* [THE INPUT]
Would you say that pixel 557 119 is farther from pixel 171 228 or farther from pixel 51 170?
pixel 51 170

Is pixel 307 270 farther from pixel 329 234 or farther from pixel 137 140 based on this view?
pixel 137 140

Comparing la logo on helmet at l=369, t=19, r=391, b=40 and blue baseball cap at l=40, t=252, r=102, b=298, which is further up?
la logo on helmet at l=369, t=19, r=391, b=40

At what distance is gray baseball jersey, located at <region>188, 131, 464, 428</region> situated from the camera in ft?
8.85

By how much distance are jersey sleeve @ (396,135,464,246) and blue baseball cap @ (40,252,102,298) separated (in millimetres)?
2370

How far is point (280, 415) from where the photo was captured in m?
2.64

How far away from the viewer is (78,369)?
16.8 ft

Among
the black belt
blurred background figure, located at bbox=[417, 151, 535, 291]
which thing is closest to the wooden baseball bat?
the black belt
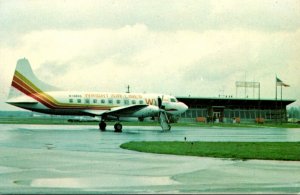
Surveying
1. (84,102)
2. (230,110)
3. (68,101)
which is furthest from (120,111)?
(230,110)

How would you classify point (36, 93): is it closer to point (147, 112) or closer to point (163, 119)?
point (147, 112)

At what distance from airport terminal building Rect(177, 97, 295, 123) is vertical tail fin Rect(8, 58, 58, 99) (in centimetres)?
6470

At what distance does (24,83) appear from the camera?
45.1m

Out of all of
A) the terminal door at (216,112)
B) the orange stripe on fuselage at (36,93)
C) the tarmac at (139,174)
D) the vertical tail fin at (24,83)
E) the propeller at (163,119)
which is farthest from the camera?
the terminal door at (216,112)

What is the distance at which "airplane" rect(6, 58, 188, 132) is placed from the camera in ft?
147

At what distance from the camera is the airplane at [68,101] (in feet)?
147

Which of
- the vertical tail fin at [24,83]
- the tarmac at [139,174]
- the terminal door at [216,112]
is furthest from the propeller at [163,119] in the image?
the terminal door at [216,112]

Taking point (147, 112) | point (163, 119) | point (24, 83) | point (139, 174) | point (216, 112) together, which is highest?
point (24, 83)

* [WORK TO BE COMPLETED]
Quote all of the data above word for word, but leave out the pictures.

* [RESULT]
Would you say that pixel 557 119 is farther from pixel 171 228 or farther from pixel 51 170?
pixel 51 170

Is pixel 307 270 farther from pixel 329 234 or farther from pixel 137 140 based on this view?
pixel 137 140

Comparing la logo on helmet at l=369, t=19, r=391, b=40 and blue baseball cap at l=40, t=252, r=102, b=298, which is further up?
la logo on helmet at l=369, t=19, r=391, b=40

At what distance is gray baseball jersey, located at <region>188, 131, 464, 428</region> situated from the camera in ft?
8.85

By how much distance are jersey sleeve @ (396,135,464,246) and blue baseball cap @ (40,252,102,298) separated (in millimetres)?
2370

How far is point (280, 415) from where the photo was captured in m?
2.64

How far away from the viewer is (78,369)?
16.8 ft

Among
the black belt
blurred background figure, located at bbox=[417, 151, 535, 291]
which thing is closest to the wooden baseball bat?
the black belt
Surveying
1. (84,102)
2. (230,110)
3. (68,101)
which is furthest from (120,111)?
(230,110)

How would you classify point (36, 93): is it closer to point (147, 112) or closer to point (163, 119)?
point (147, 112)

At what distance from airport terminal building Rect(177, 97, 295, 123) is vertical tail fin Rect(8, 58, 58, 99) (in centimetres)?
6470

At what distance does (24,83) appear from the camera?
45.1m

Out of all of
A) the terminal door at (216,112)
B) the orange stripe on fuselage at (36,93)
C) the tarmac at (139,174)
D) the vertical tail fin at (24,83)
E) the propeller at (163,119)
which is farthest from the camera?
the terminal door at (216,112)

What is the distance at which "airplane" rect(6, 58, 188, 132) is placed from the camera in ft?
147

At what distance from the camera is the airplane at [68,101] (in feet)?
147

Which of
- the vertical tail fin at [24,83]
- the tarmac at [139,174]
- the terminal door at [216,112]
is furthest from the propeller at [163,119] in the image?
the terminal door at [216,112]

Taking point (147, 112) | point (163, 119) | point (24, 83) | point (139, 174) | point (216, 112) together, which is highest?
point (24, 83)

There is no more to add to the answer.